GPTs and Hallucination

Study methodology & context windows

  • Some argue the paper’s design is “flawed” because prompts were asked sequentially in one chat, so earlier prompts (e.g., “answer in three words”) bled into later ones.
  • Others point out the paper also ran isolated sessions to explicitly test context dependence; using both is seen as the core of the experiment, not a mistake.
  • A subset worries the analysis doesn’t clearly separate those conditions, enabling possible cherry‑picking of results.

What “hallucination” means

  • Strong disagreement over terminology: “hallucination” vs “bullshitting,” “confabulation,” “bad output,” “misprediction.”
  • Critics say “hallucinate” anthropomorphizes systems with no beliefs or awareness and obscures that this is just erroneous output.
  • Supporters say the term is now established, intuitively captures confident fabrication, and is useful for non‑experts.
  • Several suggest “bullshitting” in the philosophical sense: fluent, confident speech without concern for truth.

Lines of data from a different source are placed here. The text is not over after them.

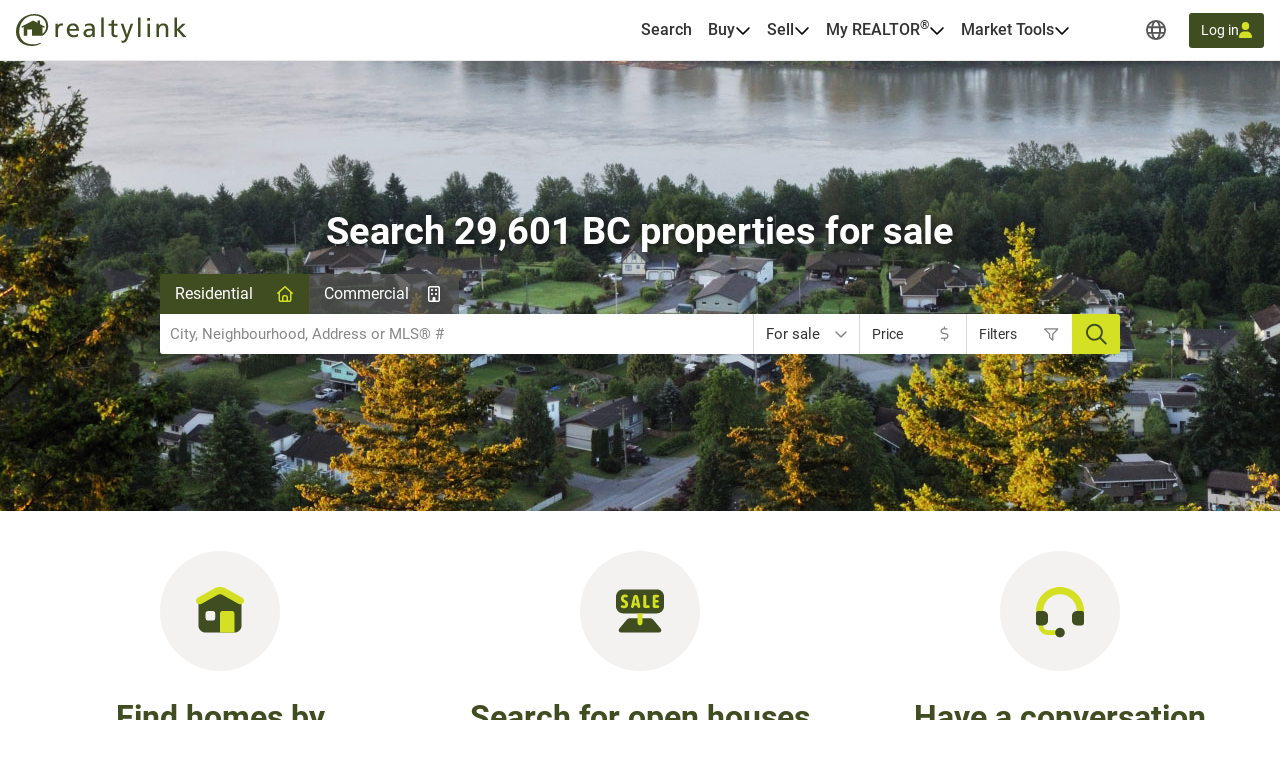

--- FILE ---
content_type: text/javascript
request_url: https://realtylink.org/vite/assets/cms-page-BUVRUVsx.js
body_size: -1730
content:
import{i as r}from"./accordion-C-VzEAln.js";import"./string-DGI50mTq.js";import"./collapse-BKmKoImE.js";import"./v4-BHBl7LBW.js";document.querySelectorAll("[data-cms-accordion]").forEach(o=>r(o));


--- FILE ---
content_type: text/javascript
request_url: https://realtylink.org/vite/assets/accordion-C-VzEAln.js
body_size: -1280
content:
import{i as r}from"./string-DGI50mTq.js";import{i as s}from"./collapse-BKmKoImE.js";import{v as a}from"./v4-BHBl7LBW.js";function f(i){i.querySelectorAll(".app-accordion__item").forEach(t=>n(t));function n(t){const c=t.id!==""?t.id:a(),o=t.querySelector(".app-accordion__toggle"),e=t.querySelector(".app-accordion__content");e.id=c+"__content",o.setAttribute("aria-controls",e.id),r(o.getAttribute("aria-expanded"))&&o.setAttribute("aria-expanded","false"),o.insertAdjacentHTML("beforeend",'<svg aria-hidden="true" class="app-accordion__toggle-icon" xmlns="http://www.w3.org/2000/svg" viewBox="0 0 512 512"><!--! Font Awesome Pro 6.6.0 by @fontawesome - https://fontawesome.com License - https://fontawesome.com/license (Commercial License) Copyright 2024 Fonticons, Inc. --><path d="M239 401c9.4 9.4 24.6 9.4 33.9 0L465 209c9.4-9.4 9.4-24.6 0-33.9s-24.6-9.4-33.9 0l-175 175L81 175c-9.4-9.4-24.6-9.4-33.9 0s-9.4 24.6 0 33.9L239 401z"></path></svg>'),s(o)}}export{f as i};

Why LLMs hallucinate – and why they work at all

  • One camp: LLMs are statistical next‑token generators; hallucinations are the inevitable result of prediction under uncertainty and compressed world knowledge.
  • Another camp says this “just autocomplete” framing is technically true but misleading; internal layers appear to build rich feature/world representations and in‑context learning mechanisms.
  • Broad agreement: accuracy is high where training data is dense and consensus exists (e.g., popular languages, APIs); errors spike with sparse, fast‑changing, or controversial topics.
  • Some argue information‑theoretic and complexity limits mean hallucinations can never be fully eliminated.

Intelligence, world models, and limits

  • Ongoing debate on whether LLMs “have” mental/world models or merely model sources and word co‑occurrences.
  • Some see emergent capabilities (multimodal reasoning, internal features that track real‑world entities) as steps toward genuine world modeling and even future “minds.”
  • Others insist they lack self‑knowledge and epistemology: they don’t know when they don’t know.

Mitigation strategies & tooling

  • Proposed mitigations:
    • RAG with explicit grounding and separate factuality checkers.
    • Symbolic logic / theorem‑proving or semantic validators (e.g., for SQL) to catch structural errors.
    • Better calibration and explicit confidence estimates.
    • Tool use (compilers, interpreters, search) and secondary “fact‑check” passes.
    • Careful sampling/logprob control to trade creativity vs reliability.

Societal and usability concerns

  • Many are less worried about LLM behavior than about user interpretation and vendor marketing that portrays them as reliable, intelligent agents.
  • Concern that people over‑trust confident answers, especially without domain knowledge or visible provenance, leading to misuse and misallocation of resources.